Vers une relocalisation des arts
Engagé auprès de jeunes artistes rencontrés dans les rues de Kinshasa, dont plusieurs sont interprètes de Dans la peau de l’autre, Pepe Elmas assure grâce aux revenus de sa compagnie des ateliers de formation auprès de jeunes en difficulté. Malgré l’indifférence du gouvernement – « personne du côté de l’État n’a jamais pensé à nous soutenir », dit l’artiste, amer –, il juge que la situation actuelle impose la poursuite, et même le renforcement de ces efforts. « Je ressens une forte responsabilité envers ces artistes, qui sont complètement livrés à eux-mêmes. Je voudrais trouver les moyens d’être davantage encore à leurs côtés, pour les accompagner dans la période difficile qui s’annonce. Une fois que sera derrière nous l’urgence de survie qui est actuellement la nôtre en Afrique, il sera temps de réfléchir entre artistes à une action collective », exprime-t-il.
Edoxi Gnoula, qui a fondé sur ses deniers propres le Centre culturel Pan-Taabo à Saaba, dans la région Centre du Burkina, espère elle aussi pouvoir rapidement accueillir de nouveau des compagnies en résidence et en représentation. « La culture au Burkina est déjà largement fragilisée par le terrorisme depuis cinq ans. La crise actuelle est donc d’autant plus violente pour les artistes. Toutefois, elle est l’occasion pour les différentes instances représentantes de la profession de se rassembler pour la première fois, et d’envisager des solutions communes. C’est très encourageant, et j’espère que cela durera une fois cette période derrière nous. Il est plus important que jamais de se structurer ». Une évolution que souhaite également Safoura Kaboré : « Il n’a jamais été facile de voyager pour les artistes africains. En nous rassemblant, nous devons chercher des manières de faire vivre notre art à l’intérieur de nos frontières ».

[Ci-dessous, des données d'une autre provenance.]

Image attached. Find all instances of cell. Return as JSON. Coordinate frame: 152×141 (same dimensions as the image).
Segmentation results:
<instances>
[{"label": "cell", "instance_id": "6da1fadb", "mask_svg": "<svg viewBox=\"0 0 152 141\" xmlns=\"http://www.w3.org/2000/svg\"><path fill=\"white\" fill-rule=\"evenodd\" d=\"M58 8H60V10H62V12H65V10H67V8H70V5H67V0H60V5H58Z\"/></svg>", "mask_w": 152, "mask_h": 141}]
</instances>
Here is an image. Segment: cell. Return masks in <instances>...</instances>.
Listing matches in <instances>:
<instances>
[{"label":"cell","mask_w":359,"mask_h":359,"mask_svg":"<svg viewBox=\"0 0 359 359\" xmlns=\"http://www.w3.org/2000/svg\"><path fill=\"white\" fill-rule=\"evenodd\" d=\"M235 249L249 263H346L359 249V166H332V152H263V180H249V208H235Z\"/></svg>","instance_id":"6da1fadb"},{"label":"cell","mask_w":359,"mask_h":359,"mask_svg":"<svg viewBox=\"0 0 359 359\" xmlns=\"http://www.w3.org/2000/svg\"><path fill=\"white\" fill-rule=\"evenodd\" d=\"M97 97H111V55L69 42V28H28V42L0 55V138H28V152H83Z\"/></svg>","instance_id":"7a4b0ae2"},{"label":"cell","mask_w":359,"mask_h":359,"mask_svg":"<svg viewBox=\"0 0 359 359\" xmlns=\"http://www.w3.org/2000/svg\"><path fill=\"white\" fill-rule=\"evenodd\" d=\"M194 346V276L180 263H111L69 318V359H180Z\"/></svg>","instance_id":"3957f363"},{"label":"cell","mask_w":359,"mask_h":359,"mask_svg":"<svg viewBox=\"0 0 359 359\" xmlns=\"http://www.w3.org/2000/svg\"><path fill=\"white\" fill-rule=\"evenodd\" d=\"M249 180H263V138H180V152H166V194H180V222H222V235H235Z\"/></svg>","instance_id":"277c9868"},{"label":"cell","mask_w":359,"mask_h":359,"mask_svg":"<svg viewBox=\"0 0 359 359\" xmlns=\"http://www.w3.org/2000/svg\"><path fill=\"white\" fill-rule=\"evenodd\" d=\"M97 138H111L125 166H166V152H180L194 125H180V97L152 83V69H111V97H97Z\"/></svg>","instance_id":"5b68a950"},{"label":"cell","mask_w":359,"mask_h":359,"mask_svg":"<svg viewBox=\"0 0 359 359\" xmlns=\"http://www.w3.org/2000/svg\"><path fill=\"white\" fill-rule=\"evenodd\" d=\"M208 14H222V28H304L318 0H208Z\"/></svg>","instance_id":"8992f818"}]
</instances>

Pour entretenir son désir de théâtre, et nourrir sa réflexion sur les chemins à emprunter après le confinement, Safoura écrit un dossier pour une formation de jeunes acteurs qu’elle devait donner en juin au Burkina. En espérant que pourra avoir lieu le festival Les Récréatrales, dont la première partie a été décalée du 24 août au 12 septembre, auquel elle est censée participer cet été. Serge Aimé Coulibaly pense lui aussi à demain. « En tant qu’artistes, je crois que nous devons inventer des propositions d’espoir. Le public a toujours été au centre de mes préoccupations artistiques, et je veux pouvoir répondre à ses besoins quand nous pourrons de nouveau nous rassembler ». Dans le studio de travail attenant à son appartement, il réinvente ainsi en ce moment un de ses solos fondateurs, Fadjiri, où il est question de la fragilité de l’humanité. « Cette pièce légère pourrait facilement aller à la rencontre du public au Burkina Faso, où il est indispensable d’inventer de nouvelles solidarités, de nouvelles communautés ».